**WHAT TO DO**
Each record below is to be retyped exactly, with its pictures omitted.

**DATASET RECORDS**
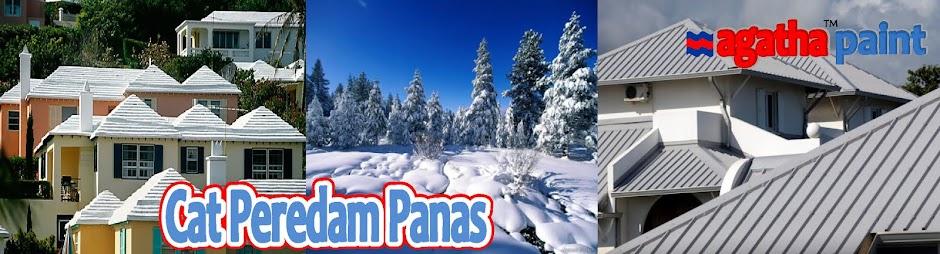 CAT PEREDAM PANAS MATAHARI | AGATHA PAINT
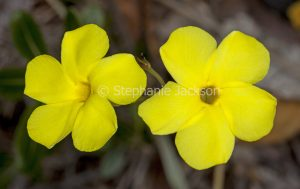 Vivid yellow flowers of spiny drought tolerant succulent plant Pachypodium densiflorum.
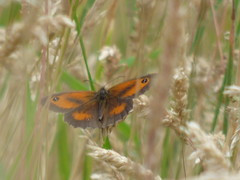 x P2490582c 'Keeper of the Grass ..!!.. ' Gatekeeper in the long grass of our wild 'meadow' . .. . . (Yet ANOTHER WINDY! day..Pouffhs.!!.!.) (Erniebobble::) Tags: erniebobble 2016 nature newforest wildlifegarden wildlife balance butterfly lepidotera wings ephemeral edge environment climate delicate feeding colours chrispackham bct fleeting meadow restful reflection tranquil metamorphosis transient transitory painting pattern passage art floating flower garden gentle peaceful portrait resting suspended surface summer hues biodiversity ecosystem weather study stilllife secretworld unseen unsprung glimpse soft subdued muted season springwatch textural symbiosis pollination nectar antennae illuminating imagination inspiring education learning flight alight above harmonious happy smile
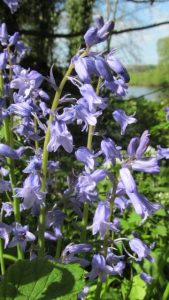This year has been really good for bluebells
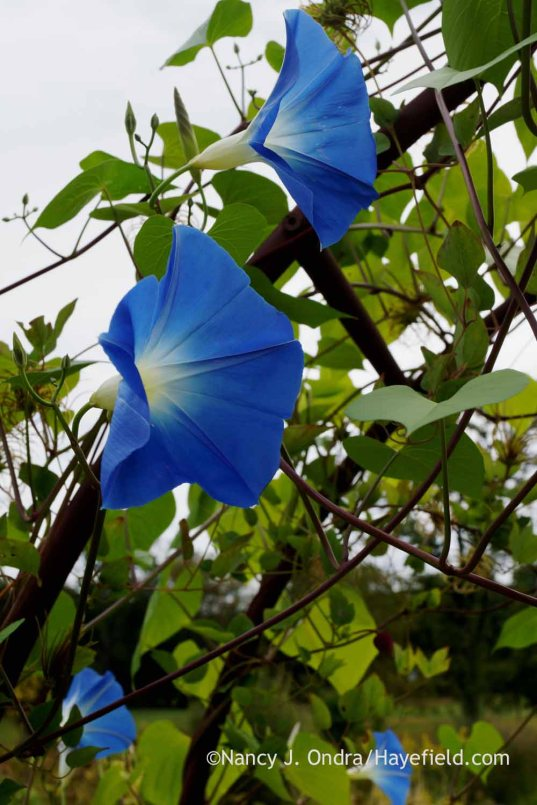 'Clarke's Heavenly Blue' morning glory (Ipomoea tricolor); Nancy J. Ondra at Hayefield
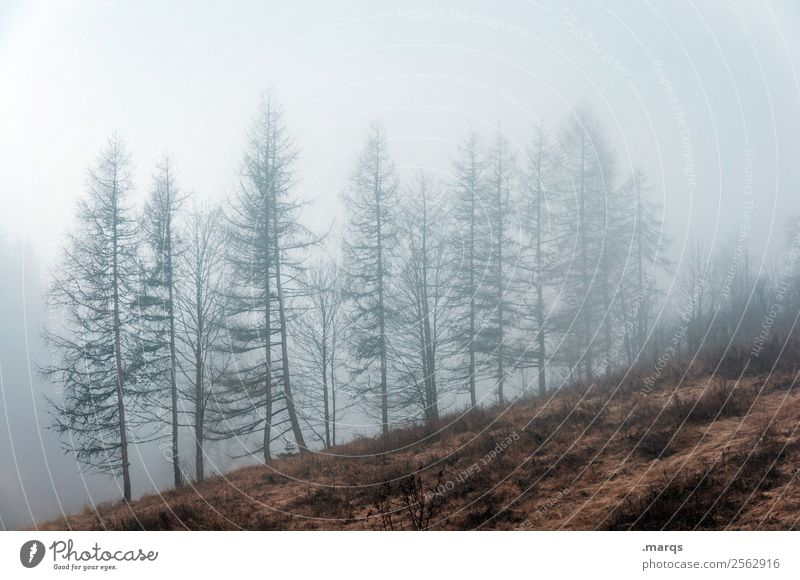 weather forecast Environment Nature Landscape Plant Air Autumn Climate Bad weather Fog Tree Meadow Dark Creepy Cold Moody Change Colour photo Exterior shot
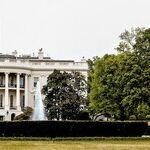 Biden Has To Prove His Own Mettle in VP Pick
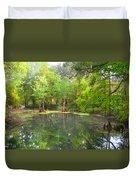 Peacock Springs State Park Duvet Cover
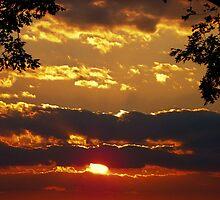 Sundown Splendor by Kate Eller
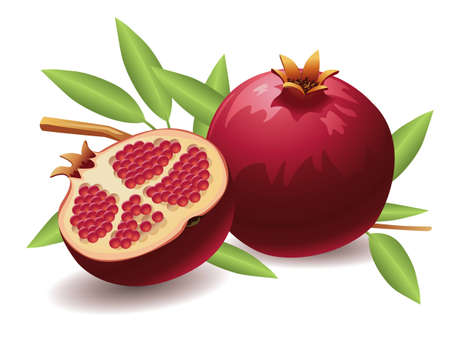 exotic fruits: Realistic vector illustration of a pomegranate and a half pomegranate. Illustration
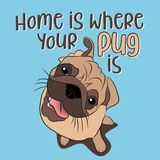 Home is where your pug is. Funny hand drawn vector saying with mops dog character. Adorable beige Pug puppies on a blue background royalty free illustration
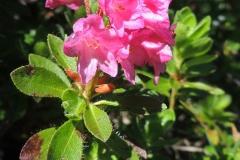 Almrausch - Bewimperte Alpenrose - Rhododendron hirsutum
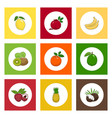 icons citrus tropical fruits on colored background vector image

**SOLUTION BELOW**
 CAT PEREDAM PANAS MATAHARI | AGATHA PAINT
 Vivid yellow flowers of spiny drought tolerant succulent plant Pachypodium densiflorum.
 x P2490582c 'Keeper of the Grass ..!!.. ' Gatekeeper in the long grass of our wild 'meadow' . .. . . (Yet ANOTHER WINDY! day..Pouffhs.!!.!.) (Erniebobble::) Tags: erniebobble 2016 nature newforest wildlifegarden wildlife balance butterfly lepidotera wings ephemeral edge environment climate delicate feeding colours chrispackham bct fleeting meadow restful reflection tranquil metamorphosis transient transitory painting pattern passage art floating flower garden gentle peaceful portrait resting suspended surface summer hues biodiversity ecosystem weather study stilllife secretworld unseen unsprung glimpse soft subdued muted season springwatch textural symbiosis pollination nectar antennae illuminating imagination inspiring education learning flight alight above harmonious happy smile
This year has been really good for bluebells
 'Clarke's Heavenly Blue' morning glory (Ipomoea tricolor); Nancy J. Ondra at Hayefield
 weather forecast Environment Nature Landscape Plant Air Autumn Climate Bad weather Fog Tree Meadow Dark Creepy Cold Moody Change Colour photo Exterior shot
 Biden Has To Prove His Own Mettle in VP Pick
 Peacock Springs State Park Duvet Cover
 Sundown Splendor by Kate Eller
 exotic fruits: Realistic vector illustration of a pomegranate and a half pomegranate. Illustration
 Home is where your pug is. Funny hand drawn vector saying with mops dog character. Adorable beige Pug puppies on a blue background royalty free illustration
 Almrausch - Bewimperte Alpenrose - Rhododendron hirsutum
 icons citrus tropical fruits on colored background vector image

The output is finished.